Jack took the message and handed it to Mary.

‘Okay, intimate nectar,’ she read. ‘Could be an anagram.’

‘Impossible,’ replied Spratt. ‘The Guild of Detectives have banned all anagram-related clues since 1998—the same time we finally got rid of the ludicrous notion that albinos must always be homicidal lunatics.’

‘Well,’ purred Overlooked Clue, as she entered the room in a silk kimono. ‘Inspector Spratt—dahling—we meet again.’

‘Indeed,’ replied Jack. ‘You knew Locked Room?’

‘Of course,’ she replied, draping herself with a fashionably decadent air upon the chaise longue. ‘We were close, but not intimate. He taught me all I know about misdirection. I always keep his first story close to my heart. Dearly missed, Inspector, dearly missed.’

She sobbed and clasped a small volume of Poe short stories to her breast.

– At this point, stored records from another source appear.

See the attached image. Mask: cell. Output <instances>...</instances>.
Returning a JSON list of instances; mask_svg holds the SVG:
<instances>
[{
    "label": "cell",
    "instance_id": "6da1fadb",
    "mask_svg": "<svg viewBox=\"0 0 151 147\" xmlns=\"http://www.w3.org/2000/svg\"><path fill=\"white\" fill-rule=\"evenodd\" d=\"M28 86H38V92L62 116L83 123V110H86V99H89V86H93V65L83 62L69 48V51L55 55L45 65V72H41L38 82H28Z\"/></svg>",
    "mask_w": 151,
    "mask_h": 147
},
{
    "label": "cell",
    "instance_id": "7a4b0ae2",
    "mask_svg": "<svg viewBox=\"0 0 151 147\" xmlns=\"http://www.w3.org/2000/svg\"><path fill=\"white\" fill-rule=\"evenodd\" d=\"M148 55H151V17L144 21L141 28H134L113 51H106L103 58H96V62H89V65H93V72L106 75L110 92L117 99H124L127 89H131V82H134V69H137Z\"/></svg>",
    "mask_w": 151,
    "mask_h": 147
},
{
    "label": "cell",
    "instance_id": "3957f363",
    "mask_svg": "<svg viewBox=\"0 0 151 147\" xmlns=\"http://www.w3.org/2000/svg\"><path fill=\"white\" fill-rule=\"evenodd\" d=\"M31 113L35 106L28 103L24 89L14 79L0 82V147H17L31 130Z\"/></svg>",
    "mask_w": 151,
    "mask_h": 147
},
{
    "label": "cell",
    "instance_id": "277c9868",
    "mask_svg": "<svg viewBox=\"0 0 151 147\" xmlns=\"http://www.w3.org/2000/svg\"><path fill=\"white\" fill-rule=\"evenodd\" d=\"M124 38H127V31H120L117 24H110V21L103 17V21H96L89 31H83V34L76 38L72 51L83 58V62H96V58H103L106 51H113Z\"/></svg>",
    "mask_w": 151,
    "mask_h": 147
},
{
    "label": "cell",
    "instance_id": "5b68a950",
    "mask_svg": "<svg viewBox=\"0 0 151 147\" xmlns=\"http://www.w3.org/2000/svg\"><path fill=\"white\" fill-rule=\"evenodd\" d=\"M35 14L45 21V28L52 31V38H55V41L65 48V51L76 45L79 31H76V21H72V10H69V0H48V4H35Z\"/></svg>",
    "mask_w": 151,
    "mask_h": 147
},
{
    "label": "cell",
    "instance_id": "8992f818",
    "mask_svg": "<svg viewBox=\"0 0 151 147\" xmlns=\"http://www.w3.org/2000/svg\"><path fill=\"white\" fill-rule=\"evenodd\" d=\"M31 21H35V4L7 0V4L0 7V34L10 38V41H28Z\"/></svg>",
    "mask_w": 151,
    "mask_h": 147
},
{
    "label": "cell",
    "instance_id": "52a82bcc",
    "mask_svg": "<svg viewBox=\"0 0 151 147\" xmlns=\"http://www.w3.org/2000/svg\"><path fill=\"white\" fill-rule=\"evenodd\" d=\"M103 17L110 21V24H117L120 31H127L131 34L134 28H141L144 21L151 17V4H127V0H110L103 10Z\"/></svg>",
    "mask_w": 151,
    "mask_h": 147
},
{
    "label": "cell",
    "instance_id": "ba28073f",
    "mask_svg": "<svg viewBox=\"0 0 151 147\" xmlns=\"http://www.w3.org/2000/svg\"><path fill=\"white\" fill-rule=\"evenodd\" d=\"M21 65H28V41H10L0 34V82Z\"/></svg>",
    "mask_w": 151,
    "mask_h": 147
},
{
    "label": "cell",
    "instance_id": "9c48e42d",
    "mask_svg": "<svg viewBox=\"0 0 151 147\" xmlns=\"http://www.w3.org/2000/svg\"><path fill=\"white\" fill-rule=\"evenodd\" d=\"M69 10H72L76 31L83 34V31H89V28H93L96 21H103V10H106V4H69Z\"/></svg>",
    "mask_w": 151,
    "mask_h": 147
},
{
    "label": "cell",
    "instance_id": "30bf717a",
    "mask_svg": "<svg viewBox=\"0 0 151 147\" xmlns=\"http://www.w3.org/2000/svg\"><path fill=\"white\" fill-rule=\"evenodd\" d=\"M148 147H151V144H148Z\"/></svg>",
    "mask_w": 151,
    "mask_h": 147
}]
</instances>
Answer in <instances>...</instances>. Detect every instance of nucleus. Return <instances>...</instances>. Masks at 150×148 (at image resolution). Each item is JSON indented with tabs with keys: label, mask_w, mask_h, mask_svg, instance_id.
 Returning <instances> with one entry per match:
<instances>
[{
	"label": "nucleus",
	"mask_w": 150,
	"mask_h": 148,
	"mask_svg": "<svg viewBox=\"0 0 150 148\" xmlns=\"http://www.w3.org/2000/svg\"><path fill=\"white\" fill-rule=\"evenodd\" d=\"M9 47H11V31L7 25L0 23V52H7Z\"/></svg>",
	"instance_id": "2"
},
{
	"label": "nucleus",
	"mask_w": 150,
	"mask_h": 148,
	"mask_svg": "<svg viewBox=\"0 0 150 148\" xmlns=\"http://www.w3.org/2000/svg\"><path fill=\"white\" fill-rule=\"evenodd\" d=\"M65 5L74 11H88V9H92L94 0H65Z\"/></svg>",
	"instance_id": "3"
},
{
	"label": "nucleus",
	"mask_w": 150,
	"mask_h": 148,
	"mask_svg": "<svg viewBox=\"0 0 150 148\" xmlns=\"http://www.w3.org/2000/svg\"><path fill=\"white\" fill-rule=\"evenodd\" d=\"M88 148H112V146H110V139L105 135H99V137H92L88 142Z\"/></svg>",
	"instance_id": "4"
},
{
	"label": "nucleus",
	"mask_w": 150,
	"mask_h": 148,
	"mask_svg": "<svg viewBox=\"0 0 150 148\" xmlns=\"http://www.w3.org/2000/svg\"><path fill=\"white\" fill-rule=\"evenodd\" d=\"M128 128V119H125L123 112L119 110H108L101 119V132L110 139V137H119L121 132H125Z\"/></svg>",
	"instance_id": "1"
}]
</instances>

The next interviewee was Least Likely Suspect, a sweet old lady with white hair and clear blue eyes who spent her time gossiping and handing round photographs of her grandchildren. She asked Jack to hold a skein of wool so that she could wind some into a ball.

‘I'm so sorry about Locked Room,’ she said sadly. ‘The finish of the Golden Age hit him badly. He always claimed he would make a dramatic comeback in the Christmas supplement of a leading daily newspaper, but I suppose it's too late for that now.’